RUDOLF CARNAP. Tagebücher und Leselisten. 1908–1919 |
Letzte Sitzung. Zum dritten Mal in sein Office gefahren. Er schlägt einen leichten Ton an, um mir den Abschied leichter zu machen. Er hat angefangen, sein Buch zu schreiben. Er möchte mir eine Kopie des ms der ersten Version schicken, als „guinea pig“ für Comments. Er arbeitet aber nur wöchentlich ½ Tag daran! Ich rate ihm, zu Guggenheim-Moe zu gehen, und Rat zu fragen, eventuell auch über andere Foundations; er meint, da er keine Veröffentlichungen hat, muss er für ein Gesuch mindestens ein ms vorzeigen können; ich sage, er kann mich immer dort oder in ähnlichen Fällen als Referenz angeben. Ich sage, wie viel ich mich verändert fühle, und dass ich jetzt mit Zutrauen dem neuen Leben in LA entgegensehen kann. Er nimmt es alles leicht hin. Erst ganz zum Schluß, während ich sitze und dann stehe, sage ich: ich kann nicht ausdrücken, wie viel ich ihm verdanke, ich führe ein neues Leben; er: das Meiste hätte ich selbst dazu getan.
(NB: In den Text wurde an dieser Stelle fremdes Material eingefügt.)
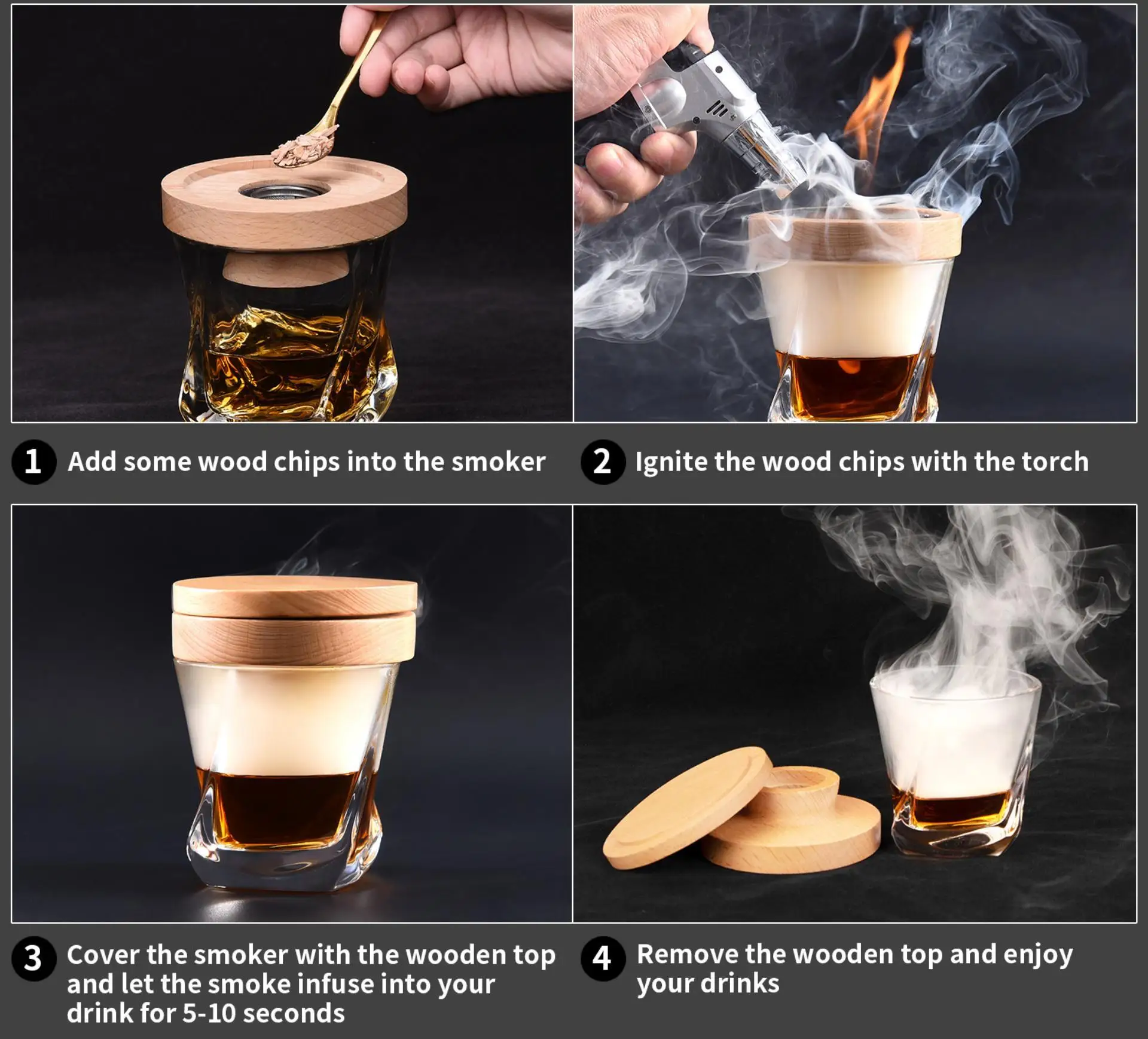 1 Add some wood chips into the smoker

2 Ignite the wood chips with the torch

3 Cover the smoker with the wooden top and let the smoke infuse into your drink for 5-10 seconds

4 Remove the wooden top and enjoy your drinks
Erst hierbei Pfeil nach oben habe ich Mühe, meine Stimme ruhig zu halten; Er geht mit zur Haus Vorher, während ich noch liege, sage ich, ich werde ihn sehr missen; er sagt, er mich auch; das ist die einzige Andeutung von Gefühlen, die er sich erlaubt. – Er geht noch mit zur Haustür, ich sage good-bye und drücke ihm die Hand; er: „have a good trip!“.
Er sagte vorher, er würde gern gelegentlich hören, wie es mir ginge („wenn Sie den ersten Berg ersteigen, schreiben Sie mal!“).